STRONGER
I don’t have any answers.
I don’t even like what I’m writing.
It’s not good enough. It’s not eloquent. It’s not profound.But, it’s all I have, so I’m going to put it on paper, because then I can sleep tonight.
—
I just watched the movie “stronger” (the one with Jake gylenhall playing the man who lost his legs in the Boston bombings).
It was hard to watch.
It didn’t always look bright. It wasn’t always easy to find hope.
It was real.
But it was definitely worth watching
Because it showed the power of pain.
It can be transmuted.
For example, this week (in a radically radically radically less severe and daunting way), my feet have been pretty bad.
This brought some feelings to the surface and I ended up feeling like things just kept getting fucked up, the whole “why is it always me” thing.
I did that for a while (don’t really recommend)
But then I realized,
for every single thing in my body and my life that goes wrong, a thousand other things are going right.
My feet hurt, my Brad Pitt summer bod is very late to the party, and my dopamine receptors like to take extended vacations.

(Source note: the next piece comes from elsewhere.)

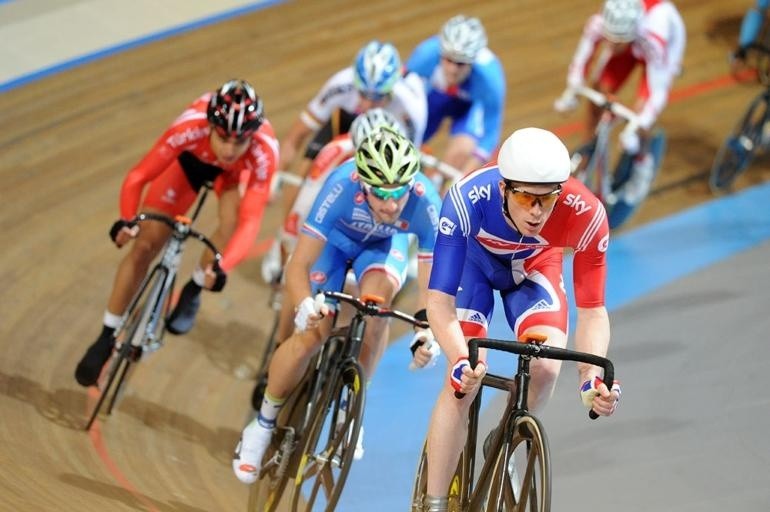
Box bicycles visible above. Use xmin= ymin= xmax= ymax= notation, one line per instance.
xmin=237 ymin=260 xmax=438 ymax=511
xmin=84 ymin=177 xmax=228 ymax=433
xmin=411 ymin=332 xmax=614 ymax=512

And honestly sometimes it all really really sucks.
But…
My eyes work.
My hands can play guitar and type and paddle and turn the pages of a book.
My feet DO work better than they used to. I can walk to the water from my car.
I can PISS STANDING UP (which is honestly such an enormous gift, trust me).
MY EARS can listen to “afterlife” by arcade fire.
My fingers can lift the needle and put it on a record (that I purchased with money from a job that I was graciously given after I came back from the hospital).
My lungs work. I can sit out back and just fucking breathe. This is such a monumentally beautiful thing.
I can kiss my little kitty on his head.
I can kiss the girl I love.
I can taste my fresh coffee in the morning and I can feel the warmth in my cup.
I can hold my moms hand when things are hard.
I can tackle my brother when things get heavy.
I can dive into the ocean when everything is to much
I can put my pen on paper and pour everything out
I am a human. (And I am assuming you are as well)
And with being human, comes a lot of really rough stuff
But it also comes with a lot of good.
It means that we can be strong together.
It means that you can make it through today.
It means that I can make it through today.
It means that we are finite.
We will live, and we will die. And during the in between, we are stronger than the pain, the fear, the anger, and the confusion.